Der Bischof der Evangelischen Kirche Berlin-Brandenburg-schlesische Oberlausitz, Christian Stäblein, bezog sich in seiner Predigt zum Reformationstag in der Berliner Kaiser-Wilhelm-Gedächtniskirche auf Luthers Freiheitsbegriff. Ihm sei es um „Freiheit von der Vormundschaft einer kirchlichen Macht“ gegangen, die die Menschen in Angst und Unselbständigkeit gehalten habe. Deshalb habe es die Bibel auf Deutsch gebraucht, damit jeder und jede sie lesen und sich sein Urteil selbst bilden konnte. Stäblein betonte: „Was an Freiheit für mich gilt, muss an Freiheit auch für andere gelten.“ Im Prinzip stünden die reformatorischen Entdeckungen damit zentral am Beginn des Weges zur Religionsfreiheit.

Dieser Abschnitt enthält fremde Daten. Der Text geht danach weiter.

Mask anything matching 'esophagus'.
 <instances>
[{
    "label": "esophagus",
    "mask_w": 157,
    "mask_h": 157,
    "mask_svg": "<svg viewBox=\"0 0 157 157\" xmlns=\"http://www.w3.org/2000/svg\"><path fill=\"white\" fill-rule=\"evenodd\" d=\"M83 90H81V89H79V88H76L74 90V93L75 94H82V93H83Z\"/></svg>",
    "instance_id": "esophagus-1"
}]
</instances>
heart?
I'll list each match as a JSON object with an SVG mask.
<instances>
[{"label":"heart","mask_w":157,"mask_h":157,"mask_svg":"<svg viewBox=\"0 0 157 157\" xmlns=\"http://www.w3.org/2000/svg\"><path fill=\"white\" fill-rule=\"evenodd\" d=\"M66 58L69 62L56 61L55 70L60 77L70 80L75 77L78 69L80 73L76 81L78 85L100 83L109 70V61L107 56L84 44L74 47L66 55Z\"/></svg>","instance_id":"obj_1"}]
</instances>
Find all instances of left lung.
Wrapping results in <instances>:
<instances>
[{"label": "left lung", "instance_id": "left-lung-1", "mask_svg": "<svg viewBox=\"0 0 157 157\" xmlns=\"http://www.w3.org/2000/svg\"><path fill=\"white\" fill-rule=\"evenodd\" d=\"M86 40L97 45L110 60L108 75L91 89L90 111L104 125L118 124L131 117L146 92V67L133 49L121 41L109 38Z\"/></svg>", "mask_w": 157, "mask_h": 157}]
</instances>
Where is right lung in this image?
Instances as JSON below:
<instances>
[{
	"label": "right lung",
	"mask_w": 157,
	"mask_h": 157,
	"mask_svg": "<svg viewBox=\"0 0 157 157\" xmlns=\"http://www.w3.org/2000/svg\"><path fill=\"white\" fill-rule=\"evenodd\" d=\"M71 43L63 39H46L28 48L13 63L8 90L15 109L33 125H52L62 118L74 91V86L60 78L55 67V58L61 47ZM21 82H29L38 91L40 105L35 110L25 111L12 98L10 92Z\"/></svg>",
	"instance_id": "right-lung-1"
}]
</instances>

Der Berliner Bischof nutzte auch den traditionellen Empfang der Evangelischen Kirche Berlin-Brandenburg-schlesische Oberlausitz zum Reformationstag zu einem entschiedenen Appell für Religionsfreiheit und Toleranz. Er fand diesmal im Festjahr zu 1.700 Jahren jüdischem Leben in Deutschland am Potsdamer Rabbinerseminar Abraham-Geiger-Kolleg statt. Dabei betonte der Bischof, die Kirche dürfe nie mehr „in falsche Gegensätze zu den jüdischen Geschwistern geraten“.

Um an die Übersetzung des Neuen Testaments zu erinnern, startete in Thüringen am Sonntag ein touristisches Themenjahr. Dabei betonte der thüringische Ministerpräsident Bodo Ramelow (Linke) die Bedeutung der Übersetzung: „Luther legte das Fundament der deutschen Schriftsprache.“

Am Reformationstag erinnern Protestanten in aller Welt an die Anfänge der evangelischen Kirche vor rund 500 Jahren. Die von Martin Luther um den 31. Oktober 1517 von Wittenberg aus verbreiteten 95 Thesen gegen kirchliche Missstände wurden zum Ausgang einer christlichen Erneuerungsbewegung.